Re: [v2 PATCH -mm] mm: account deferred split THPs into MemAvailable

Yang Shi <yang.shi@xxxxxxxxxxxxxxxxx> · Tue, 27 Aug 2019 10:06:20 -0700

On 8/27/19 5:59 AM, Kirill A. Shutemov wrote:
On Tue, Aug 27, 2019 at 03:17:39PM +0300, Kirill A. Shutemov wrote:
On Tue, Aug 27, 2019 at 02:09:23PM +0200, Michal Hocko wrote:
On Tue 27-08-19 14:01:56, Vlastimil Babka wrote:
On 8/27/19 1:02 PM, Kirill A. Shutemov wrote:
On Tue, Aug 27, 2019 at 08:01:39AM +0200, Michal Hocko wrote:
On Mon 26-08-19 16:15:38, Kirill A. Shutemov wrote:
Unmapped completely pages will be freed with current code.

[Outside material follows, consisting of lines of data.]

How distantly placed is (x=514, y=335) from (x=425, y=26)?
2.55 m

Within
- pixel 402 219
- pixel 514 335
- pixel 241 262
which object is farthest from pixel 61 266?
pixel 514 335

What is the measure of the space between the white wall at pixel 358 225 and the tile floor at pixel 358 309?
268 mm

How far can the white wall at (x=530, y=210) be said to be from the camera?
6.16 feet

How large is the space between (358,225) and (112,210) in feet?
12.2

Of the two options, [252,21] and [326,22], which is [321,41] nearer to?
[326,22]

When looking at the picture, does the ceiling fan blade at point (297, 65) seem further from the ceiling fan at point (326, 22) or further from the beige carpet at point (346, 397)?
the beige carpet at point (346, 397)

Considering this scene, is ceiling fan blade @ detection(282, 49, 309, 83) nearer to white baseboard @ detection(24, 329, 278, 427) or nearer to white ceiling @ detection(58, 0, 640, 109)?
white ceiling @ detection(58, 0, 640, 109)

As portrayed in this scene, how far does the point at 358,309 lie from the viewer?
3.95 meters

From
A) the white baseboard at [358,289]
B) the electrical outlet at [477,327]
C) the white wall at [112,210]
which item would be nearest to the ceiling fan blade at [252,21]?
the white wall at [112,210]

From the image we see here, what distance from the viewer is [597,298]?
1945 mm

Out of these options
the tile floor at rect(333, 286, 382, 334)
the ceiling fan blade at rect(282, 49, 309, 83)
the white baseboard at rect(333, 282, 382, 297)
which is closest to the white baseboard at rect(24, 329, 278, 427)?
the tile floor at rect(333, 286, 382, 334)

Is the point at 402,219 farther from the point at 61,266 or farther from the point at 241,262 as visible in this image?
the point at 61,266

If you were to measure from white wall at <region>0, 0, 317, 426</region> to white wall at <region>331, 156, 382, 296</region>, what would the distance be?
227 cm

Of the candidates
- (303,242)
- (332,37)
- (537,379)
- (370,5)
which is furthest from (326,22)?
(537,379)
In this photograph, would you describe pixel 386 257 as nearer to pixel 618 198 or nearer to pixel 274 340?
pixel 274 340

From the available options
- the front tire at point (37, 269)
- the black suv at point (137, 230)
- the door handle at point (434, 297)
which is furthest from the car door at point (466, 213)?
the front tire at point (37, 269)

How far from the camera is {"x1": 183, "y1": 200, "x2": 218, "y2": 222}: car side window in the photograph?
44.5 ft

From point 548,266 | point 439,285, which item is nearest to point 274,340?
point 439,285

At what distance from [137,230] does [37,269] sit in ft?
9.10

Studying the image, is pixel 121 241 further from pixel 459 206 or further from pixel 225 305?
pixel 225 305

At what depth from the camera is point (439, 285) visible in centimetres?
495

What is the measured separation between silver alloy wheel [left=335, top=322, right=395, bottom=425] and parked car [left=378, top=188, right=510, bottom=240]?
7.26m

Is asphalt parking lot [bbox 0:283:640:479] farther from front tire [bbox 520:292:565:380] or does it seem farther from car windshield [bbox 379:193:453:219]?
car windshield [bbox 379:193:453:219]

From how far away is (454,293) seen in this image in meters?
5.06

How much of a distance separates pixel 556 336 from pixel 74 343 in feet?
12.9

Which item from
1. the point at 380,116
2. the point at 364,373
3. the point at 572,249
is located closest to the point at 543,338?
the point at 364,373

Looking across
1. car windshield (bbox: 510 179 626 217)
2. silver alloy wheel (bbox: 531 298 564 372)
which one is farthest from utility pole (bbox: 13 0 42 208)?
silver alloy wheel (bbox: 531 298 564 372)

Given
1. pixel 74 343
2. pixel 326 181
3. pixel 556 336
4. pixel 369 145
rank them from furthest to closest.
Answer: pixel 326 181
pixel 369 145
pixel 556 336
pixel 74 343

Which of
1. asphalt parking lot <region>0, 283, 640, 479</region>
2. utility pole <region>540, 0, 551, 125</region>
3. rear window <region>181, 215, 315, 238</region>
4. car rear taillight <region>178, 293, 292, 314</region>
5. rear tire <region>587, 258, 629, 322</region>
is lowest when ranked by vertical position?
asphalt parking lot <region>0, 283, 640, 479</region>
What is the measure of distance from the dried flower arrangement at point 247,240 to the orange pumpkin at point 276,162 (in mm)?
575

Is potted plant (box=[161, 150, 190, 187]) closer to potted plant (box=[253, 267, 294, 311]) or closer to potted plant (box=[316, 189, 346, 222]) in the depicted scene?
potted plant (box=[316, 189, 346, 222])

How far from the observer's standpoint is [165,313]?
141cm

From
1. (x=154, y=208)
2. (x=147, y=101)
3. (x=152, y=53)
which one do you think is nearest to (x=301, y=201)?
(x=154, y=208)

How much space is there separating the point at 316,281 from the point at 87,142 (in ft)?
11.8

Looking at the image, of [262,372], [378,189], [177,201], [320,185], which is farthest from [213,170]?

Deferred split
only applies to partly mapped THPs: at least on 4k of the THP is still
mapped somewhere.
Hmm, I am probably misreading the code but at least current Linus' tree
reads page_remove_rmap -> [page_remove_anon_compound_rmap ->\ deferred_split_huge_page even
for fully mapped THP.
Well, you read correctly, but it was not intended. I screwed it up at some
point.

See the patch below. It should make it work as intened.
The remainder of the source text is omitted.